PROVIDED INFORMATION:
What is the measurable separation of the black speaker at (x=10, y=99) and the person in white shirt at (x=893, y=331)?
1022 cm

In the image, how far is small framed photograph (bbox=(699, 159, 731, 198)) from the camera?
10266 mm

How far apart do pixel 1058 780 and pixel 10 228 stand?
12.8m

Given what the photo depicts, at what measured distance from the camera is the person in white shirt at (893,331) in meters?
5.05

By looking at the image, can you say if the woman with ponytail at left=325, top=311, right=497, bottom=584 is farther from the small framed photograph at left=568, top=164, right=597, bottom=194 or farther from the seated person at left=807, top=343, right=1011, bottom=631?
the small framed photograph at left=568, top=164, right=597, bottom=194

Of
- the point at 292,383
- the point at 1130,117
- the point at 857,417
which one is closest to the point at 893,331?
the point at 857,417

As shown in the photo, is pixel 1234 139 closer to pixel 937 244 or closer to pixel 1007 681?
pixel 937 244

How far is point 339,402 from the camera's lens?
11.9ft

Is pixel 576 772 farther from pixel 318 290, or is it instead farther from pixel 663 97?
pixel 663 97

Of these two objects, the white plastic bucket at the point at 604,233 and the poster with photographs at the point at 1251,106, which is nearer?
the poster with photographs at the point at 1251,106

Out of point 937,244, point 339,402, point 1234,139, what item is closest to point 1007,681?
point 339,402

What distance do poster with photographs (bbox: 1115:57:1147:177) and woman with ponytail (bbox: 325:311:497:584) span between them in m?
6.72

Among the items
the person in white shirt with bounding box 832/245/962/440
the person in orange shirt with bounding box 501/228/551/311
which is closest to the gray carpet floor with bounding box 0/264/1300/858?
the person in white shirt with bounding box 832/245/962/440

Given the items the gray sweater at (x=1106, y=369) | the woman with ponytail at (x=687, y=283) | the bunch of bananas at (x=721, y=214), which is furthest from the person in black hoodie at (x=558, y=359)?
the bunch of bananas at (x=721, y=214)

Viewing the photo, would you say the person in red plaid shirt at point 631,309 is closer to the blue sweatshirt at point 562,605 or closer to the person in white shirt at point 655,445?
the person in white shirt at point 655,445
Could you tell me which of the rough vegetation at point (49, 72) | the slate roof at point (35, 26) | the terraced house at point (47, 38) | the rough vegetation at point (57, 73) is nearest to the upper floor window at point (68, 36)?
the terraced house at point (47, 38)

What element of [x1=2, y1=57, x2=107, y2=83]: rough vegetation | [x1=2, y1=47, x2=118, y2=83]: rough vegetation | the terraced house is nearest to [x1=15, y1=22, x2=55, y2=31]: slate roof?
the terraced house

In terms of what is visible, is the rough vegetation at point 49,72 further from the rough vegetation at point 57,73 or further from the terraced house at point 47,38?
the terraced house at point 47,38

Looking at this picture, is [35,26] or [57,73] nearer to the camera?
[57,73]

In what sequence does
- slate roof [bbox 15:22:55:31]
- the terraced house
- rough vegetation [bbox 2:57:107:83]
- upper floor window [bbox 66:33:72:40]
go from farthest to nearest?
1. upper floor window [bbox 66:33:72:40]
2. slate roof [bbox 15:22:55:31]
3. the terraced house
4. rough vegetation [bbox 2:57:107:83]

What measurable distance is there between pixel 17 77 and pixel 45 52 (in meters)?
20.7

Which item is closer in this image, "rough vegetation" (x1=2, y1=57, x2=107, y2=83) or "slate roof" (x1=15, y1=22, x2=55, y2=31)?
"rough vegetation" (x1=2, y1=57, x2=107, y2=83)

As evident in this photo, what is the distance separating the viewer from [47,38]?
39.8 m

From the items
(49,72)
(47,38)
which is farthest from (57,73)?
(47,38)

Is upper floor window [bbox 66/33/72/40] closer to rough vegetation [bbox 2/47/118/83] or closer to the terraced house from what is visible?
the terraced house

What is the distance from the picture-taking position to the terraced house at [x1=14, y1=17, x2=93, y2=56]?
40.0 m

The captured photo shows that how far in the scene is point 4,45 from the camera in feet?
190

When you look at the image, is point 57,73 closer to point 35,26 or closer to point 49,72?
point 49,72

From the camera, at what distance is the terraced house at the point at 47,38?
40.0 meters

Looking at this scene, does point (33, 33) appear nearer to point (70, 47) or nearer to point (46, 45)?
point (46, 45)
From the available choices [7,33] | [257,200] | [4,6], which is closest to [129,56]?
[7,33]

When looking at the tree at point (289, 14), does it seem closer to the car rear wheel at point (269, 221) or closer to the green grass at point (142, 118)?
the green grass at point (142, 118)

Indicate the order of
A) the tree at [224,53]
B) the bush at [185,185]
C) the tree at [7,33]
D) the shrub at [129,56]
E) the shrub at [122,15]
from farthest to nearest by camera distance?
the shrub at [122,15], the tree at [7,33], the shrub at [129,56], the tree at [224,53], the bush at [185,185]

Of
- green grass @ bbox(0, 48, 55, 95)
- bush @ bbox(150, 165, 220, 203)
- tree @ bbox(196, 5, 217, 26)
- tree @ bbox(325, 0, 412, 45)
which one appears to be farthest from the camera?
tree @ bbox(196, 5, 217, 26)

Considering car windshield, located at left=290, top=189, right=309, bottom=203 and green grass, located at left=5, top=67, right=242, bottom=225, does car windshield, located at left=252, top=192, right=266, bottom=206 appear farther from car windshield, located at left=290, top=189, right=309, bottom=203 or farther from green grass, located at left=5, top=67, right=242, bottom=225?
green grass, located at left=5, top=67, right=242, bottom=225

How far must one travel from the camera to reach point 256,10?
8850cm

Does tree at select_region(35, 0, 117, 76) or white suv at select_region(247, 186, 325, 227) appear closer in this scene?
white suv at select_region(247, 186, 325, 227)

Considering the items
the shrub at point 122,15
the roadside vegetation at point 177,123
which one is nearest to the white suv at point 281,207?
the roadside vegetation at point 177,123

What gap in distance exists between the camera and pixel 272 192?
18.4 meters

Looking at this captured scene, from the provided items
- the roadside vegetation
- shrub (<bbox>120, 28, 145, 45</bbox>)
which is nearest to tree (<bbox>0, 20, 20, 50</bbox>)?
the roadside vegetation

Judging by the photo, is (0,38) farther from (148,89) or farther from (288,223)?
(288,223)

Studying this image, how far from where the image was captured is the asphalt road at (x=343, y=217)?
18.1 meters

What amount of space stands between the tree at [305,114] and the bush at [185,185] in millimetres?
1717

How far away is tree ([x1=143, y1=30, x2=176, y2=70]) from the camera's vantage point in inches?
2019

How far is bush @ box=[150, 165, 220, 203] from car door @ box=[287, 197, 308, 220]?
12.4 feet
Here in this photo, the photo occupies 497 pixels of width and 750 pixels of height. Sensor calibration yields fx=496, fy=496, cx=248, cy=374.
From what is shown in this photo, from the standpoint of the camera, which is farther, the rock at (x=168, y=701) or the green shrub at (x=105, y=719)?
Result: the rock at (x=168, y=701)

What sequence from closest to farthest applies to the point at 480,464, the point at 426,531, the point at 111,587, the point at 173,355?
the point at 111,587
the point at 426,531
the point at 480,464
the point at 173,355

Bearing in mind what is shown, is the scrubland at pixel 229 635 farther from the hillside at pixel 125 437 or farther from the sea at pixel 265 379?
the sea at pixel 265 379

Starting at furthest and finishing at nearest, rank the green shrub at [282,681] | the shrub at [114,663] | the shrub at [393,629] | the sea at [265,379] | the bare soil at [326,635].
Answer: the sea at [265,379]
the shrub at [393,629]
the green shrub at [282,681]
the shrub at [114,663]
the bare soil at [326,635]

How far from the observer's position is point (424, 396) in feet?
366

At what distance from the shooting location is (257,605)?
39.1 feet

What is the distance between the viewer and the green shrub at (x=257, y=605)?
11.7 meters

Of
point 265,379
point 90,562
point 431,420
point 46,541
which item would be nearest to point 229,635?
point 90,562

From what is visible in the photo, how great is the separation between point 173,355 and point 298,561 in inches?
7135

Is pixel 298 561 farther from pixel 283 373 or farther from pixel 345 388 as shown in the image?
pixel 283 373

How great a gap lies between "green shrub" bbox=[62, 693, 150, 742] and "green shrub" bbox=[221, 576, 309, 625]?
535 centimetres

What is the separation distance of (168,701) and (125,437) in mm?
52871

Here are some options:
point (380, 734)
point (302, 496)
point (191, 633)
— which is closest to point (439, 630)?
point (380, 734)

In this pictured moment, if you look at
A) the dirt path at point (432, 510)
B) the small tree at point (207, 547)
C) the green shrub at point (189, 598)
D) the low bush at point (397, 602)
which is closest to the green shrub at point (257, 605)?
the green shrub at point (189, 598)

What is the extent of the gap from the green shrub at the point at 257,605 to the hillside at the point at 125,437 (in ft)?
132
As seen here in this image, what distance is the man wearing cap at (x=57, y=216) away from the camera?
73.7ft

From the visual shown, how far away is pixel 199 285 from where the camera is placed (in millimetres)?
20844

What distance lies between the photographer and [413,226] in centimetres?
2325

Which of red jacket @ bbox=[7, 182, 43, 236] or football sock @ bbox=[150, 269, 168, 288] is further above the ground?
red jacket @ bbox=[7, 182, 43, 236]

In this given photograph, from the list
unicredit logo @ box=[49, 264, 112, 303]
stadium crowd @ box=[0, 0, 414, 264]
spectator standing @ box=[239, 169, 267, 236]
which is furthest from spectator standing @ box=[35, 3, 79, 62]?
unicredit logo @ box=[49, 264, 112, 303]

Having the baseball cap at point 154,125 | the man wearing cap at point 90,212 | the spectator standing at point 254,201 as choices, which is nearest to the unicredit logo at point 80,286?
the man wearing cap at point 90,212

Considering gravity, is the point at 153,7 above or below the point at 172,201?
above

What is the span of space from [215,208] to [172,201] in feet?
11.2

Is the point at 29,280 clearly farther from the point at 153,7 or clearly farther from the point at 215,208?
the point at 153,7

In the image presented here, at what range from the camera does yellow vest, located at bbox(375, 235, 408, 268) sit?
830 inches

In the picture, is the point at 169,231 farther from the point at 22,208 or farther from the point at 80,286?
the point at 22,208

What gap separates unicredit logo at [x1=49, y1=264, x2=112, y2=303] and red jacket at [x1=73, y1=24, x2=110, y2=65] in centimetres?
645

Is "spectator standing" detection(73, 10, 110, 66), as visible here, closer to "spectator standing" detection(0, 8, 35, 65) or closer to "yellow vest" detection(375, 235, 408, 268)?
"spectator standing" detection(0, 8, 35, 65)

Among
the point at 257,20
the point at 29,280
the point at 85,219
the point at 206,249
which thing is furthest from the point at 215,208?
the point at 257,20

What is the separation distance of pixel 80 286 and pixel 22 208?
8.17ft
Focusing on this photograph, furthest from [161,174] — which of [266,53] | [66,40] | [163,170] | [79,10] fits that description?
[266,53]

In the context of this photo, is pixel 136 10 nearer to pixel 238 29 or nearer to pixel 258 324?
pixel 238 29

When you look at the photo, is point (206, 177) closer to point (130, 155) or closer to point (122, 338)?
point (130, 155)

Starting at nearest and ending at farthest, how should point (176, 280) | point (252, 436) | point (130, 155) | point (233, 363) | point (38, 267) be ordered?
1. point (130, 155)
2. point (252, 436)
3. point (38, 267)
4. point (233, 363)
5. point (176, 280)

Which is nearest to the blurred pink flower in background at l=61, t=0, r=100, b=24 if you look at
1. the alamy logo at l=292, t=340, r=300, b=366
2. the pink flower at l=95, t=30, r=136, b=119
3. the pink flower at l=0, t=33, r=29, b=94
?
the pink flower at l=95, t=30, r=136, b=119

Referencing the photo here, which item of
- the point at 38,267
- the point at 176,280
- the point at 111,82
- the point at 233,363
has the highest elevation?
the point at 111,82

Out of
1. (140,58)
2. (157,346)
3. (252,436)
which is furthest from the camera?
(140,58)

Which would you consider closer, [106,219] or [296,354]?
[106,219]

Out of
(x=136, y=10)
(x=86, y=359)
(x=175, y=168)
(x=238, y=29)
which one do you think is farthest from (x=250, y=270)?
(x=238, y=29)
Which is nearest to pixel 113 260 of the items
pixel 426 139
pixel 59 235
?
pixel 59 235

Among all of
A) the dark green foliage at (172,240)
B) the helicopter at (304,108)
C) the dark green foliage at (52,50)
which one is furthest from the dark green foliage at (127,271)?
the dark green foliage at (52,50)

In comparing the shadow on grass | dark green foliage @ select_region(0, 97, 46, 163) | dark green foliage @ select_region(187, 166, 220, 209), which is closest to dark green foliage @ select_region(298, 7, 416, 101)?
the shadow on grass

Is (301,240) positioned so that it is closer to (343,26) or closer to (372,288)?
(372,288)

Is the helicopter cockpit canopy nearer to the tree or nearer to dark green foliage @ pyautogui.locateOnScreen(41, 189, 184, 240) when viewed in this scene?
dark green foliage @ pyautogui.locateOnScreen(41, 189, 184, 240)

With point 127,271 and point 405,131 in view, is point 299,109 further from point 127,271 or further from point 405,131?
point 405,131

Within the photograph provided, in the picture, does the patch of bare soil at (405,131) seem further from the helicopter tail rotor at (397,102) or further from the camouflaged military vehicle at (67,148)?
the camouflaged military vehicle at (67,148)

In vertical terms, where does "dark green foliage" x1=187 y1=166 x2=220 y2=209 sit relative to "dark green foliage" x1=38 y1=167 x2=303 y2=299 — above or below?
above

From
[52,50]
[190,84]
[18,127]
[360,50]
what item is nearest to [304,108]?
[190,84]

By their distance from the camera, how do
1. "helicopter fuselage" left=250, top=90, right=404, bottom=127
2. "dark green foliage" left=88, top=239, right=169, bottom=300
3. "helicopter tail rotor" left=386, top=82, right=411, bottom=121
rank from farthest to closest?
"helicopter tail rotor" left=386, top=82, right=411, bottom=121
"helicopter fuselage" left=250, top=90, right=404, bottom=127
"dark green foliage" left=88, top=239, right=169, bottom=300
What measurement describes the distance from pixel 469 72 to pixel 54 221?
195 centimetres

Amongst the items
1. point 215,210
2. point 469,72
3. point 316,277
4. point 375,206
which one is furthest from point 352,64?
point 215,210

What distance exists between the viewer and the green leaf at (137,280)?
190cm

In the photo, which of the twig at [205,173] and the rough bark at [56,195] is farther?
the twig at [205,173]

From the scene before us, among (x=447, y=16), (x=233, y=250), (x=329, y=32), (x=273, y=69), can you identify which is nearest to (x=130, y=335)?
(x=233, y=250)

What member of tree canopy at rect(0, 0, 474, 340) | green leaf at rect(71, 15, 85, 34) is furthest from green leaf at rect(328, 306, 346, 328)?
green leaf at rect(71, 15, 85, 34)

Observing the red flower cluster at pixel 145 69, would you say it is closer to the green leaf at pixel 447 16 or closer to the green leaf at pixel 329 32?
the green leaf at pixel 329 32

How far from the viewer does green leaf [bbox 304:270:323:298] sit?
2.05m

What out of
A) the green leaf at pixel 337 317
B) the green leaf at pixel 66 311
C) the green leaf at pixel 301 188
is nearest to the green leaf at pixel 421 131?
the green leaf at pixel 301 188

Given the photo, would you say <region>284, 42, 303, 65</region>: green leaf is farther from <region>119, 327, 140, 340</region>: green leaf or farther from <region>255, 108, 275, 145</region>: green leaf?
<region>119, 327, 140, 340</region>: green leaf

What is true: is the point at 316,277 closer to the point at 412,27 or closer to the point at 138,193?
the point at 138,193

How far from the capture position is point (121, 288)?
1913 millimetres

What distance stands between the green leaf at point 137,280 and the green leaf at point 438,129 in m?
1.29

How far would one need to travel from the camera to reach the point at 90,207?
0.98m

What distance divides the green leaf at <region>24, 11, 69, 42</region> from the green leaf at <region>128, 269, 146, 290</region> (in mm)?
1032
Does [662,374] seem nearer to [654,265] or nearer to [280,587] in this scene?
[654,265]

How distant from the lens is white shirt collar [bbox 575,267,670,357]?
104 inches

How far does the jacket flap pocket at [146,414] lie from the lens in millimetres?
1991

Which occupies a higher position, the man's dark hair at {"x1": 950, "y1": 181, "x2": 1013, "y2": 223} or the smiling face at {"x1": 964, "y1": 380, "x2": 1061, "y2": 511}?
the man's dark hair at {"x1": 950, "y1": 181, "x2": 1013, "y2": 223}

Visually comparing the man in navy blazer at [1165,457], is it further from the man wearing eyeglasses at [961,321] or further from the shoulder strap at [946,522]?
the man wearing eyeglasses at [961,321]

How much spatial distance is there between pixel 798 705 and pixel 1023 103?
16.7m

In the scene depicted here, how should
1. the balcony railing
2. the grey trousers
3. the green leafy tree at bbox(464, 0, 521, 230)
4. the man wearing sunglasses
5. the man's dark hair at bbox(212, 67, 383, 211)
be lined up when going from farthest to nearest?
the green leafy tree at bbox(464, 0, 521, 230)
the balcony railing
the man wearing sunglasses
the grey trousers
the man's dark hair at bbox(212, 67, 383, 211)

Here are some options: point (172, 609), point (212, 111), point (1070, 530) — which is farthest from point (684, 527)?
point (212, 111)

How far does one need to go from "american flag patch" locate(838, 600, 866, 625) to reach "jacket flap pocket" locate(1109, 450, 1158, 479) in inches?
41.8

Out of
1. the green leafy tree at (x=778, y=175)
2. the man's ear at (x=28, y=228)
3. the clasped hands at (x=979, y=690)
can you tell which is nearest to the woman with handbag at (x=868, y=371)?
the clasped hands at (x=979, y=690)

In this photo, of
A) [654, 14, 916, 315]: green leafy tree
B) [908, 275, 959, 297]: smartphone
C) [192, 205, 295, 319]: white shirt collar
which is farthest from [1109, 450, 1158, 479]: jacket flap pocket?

STATED TASK: Please copy out the listing from the line with "What out of" up to and including the line with "1913 millimetres", keeping every line identical.

RESPONSE:
What out of
A) the green leaf at pixel 337 317
B) the green leaf at pixel 66 311
C) the green leaf at pixel 301 188
is nearest to the green leaf at pixel 421 131?
the green leaf at pixel 301 188

Given the photo, would you say <region>284, 42, 303, 65</region>: green leaf is farther from <region>119, 327, 140, 340</region>: green leaf or farther from <region>255, 108, 275, 145</region>: green leaf?
<region>119, 327, 140, 340</region>: green leaf

What is true: is the point at 316,277 closer to the point at 412,27 or closer to the point at 138,193?
the point at 138,193

How far from the capture position is point (121, 288)?
1913 millimetres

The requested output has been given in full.